In COG-UK report #6 it was reported that preliminary analyses (based on a substantially smaller dataset) found no significant association between the D614G variant and changes in SARS-CoV-2 transmission potential.
From these additional analyses on a larger updated dataset, there is an indication that mutation of spike protein residue 614 may have an impact on the epidemic growth rate of SARS-CoV-2, with lineages bearing the 614G genotype growing marginally faster in the UK than lineages bearing the ancestral 614D genotype.
However, despite the updated dataset containing nearly 30K SARS-CoV-2 genomes, it is only just sufficient to discern that a difference in epidemic growth rate may be present and the magnitude of this effect cannot be determined with any confidence at this time.
There currently remains no statistically significant evidence for an association between either the 614D or 614G genotypes and an effect on disease severity.
Further investigation will be needed to determine the relevance (if any) to the progression of the SARSCoV-2 pandemic in the UK and elsewhere.
Proposed next steps
While a difference in epidemic growth rate between the 614D and 614G genotypes is suggested, there is no evidence to support an association with disease severity at the present time. As such, continued monitoring and analysis of D614G is recommended, in particular in relation to SARS-CoV-2 transmission in the community setting.
Ongoing surveillance efforts by COG-UK will continue to monitor this and other variants occurring above a certain frequency, and investigate any that have been suggested to be linked with the changes in transmission or disease severity.
Integration of genomics and clinical metadata in real time to support outbreak management and response
Dr Noel Craine (Public Health Wales Microbiology), Dr Helen Adams (Betsi Cadwaladr University Health Board), Dr Matt Bull, Dr Nicole Pacchiarini, Dr Tom Connor (Public Health Wales Pathogen Genomics Unit)
As part of ongoing investigations into the higher rates of COVID-19 in North Wales, the Welsh COG-UK centre has been working to deploy enhanced tools to support Infection Prevention and Control in hospitals of North Wales. This work builds off of an existing system that has been developed to support the C. difficile genomic surveillance and typing service, which has been piloted in North Wales. This report provides an outline of how contextualisation of hospital cases and community cases sampled using genomics, combined with rich patient metadata can be used to identify hospital associated clusters, as well as identifying if community cases are potentially hospital spill-overs or not. The system enables staff to mount responses in real time that, as well as identifying potential learning points for healthcare staff, will provide benefits in the future.
From the week commencing 26th April 2020 (CDC Epi Week 18), an increased incidence of COVID-19 was noted across four hospital wards in a hospital in North Wales, prompting outbreak investigations to be conducted locally.

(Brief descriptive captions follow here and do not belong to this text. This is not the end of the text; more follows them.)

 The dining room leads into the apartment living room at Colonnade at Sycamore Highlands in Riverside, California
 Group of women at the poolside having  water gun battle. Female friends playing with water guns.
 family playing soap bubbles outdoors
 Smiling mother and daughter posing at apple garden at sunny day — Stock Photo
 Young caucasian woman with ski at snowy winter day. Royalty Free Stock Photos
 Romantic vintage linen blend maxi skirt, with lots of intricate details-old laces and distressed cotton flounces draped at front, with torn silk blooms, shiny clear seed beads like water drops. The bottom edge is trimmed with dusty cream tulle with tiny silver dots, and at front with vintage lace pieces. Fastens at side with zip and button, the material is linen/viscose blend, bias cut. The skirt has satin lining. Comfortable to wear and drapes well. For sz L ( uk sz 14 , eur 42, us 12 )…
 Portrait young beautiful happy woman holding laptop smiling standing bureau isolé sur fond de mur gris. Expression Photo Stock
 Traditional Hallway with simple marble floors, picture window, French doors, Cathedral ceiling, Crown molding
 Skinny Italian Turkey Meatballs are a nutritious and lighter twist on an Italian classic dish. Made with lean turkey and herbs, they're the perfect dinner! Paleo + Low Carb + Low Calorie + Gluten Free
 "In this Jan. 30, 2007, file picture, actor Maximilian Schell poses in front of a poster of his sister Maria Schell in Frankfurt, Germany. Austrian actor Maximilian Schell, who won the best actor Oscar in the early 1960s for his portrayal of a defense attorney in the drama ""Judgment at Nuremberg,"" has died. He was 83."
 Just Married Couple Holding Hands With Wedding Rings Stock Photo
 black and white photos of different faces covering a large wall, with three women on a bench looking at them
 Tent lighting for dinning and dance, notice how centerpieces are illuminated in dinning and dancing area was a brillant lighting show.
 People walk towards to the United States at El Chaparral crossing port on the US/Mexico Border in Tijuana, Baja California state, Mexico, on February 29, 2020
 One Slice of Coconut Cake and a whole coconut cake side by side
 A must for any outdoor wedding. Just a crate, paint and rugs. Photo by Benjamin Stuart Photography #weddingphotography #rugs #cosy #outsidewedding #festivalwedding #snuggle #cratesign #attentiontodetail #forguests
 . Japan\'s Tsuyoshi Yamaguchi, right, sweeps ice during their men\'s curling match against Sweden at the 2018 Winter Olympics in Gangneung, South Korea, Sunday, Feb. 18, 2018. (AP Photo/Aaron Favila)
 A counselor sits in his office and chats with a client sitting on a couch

Alongside genomic data from the hospitals which has been generated since the start of the pandemic in Wales, genomic data from a community testing unit covering the local area were also beginning to come online at the same time. Combining these two datasets, we performed a genomic analysis to identify the UK Phylotypes of cases within the hospital and local community, while these genomic results were contextualised with other patient metadata by staff working with/within the hospital itself. This has enabled an initial assessment of the extent to which cases from the hospital are seeding the local community, as well as enabling an examination of cases within the hospital, to understand if they represented multiple outbreaks. SARS-CoV-2 cases in North Wales are distributed across
Focusing on cases from the hospital from Epi Week 18 onwards, revealed that all cases from the four wards fell within a single UK Phylotype, while, contrastingly, contemporaneous samples from the local community testing centre were distributed across the SARS-CoV-2 phylogenetic tree (Figure 5). The initial signature that had prompted this analysis was an uptick in cases in North Wales. However, in order to utilise the genomics data in real-time, UK Phylotype assignments from COG-UK are now integrated with the within-health board tracking system that has been developed for use with C. difficile. When this information began to flow, it became clear that the identified phylogroup included a larger number of hospital-associated cases from North Wales (Figure 6). While cases from four of the wards that formed part of this cluster (alpha, beta, gamma, delta) were already independently under investigation as part of a hospital associated outbreak, the genomics was to propose a hypothesis (that these cases were linked) and also identified an additional set of wards (epsilon, zeta, eta, theta) that also fell within the same UK Phylogroup, along with cases from other hospitals in North Wales.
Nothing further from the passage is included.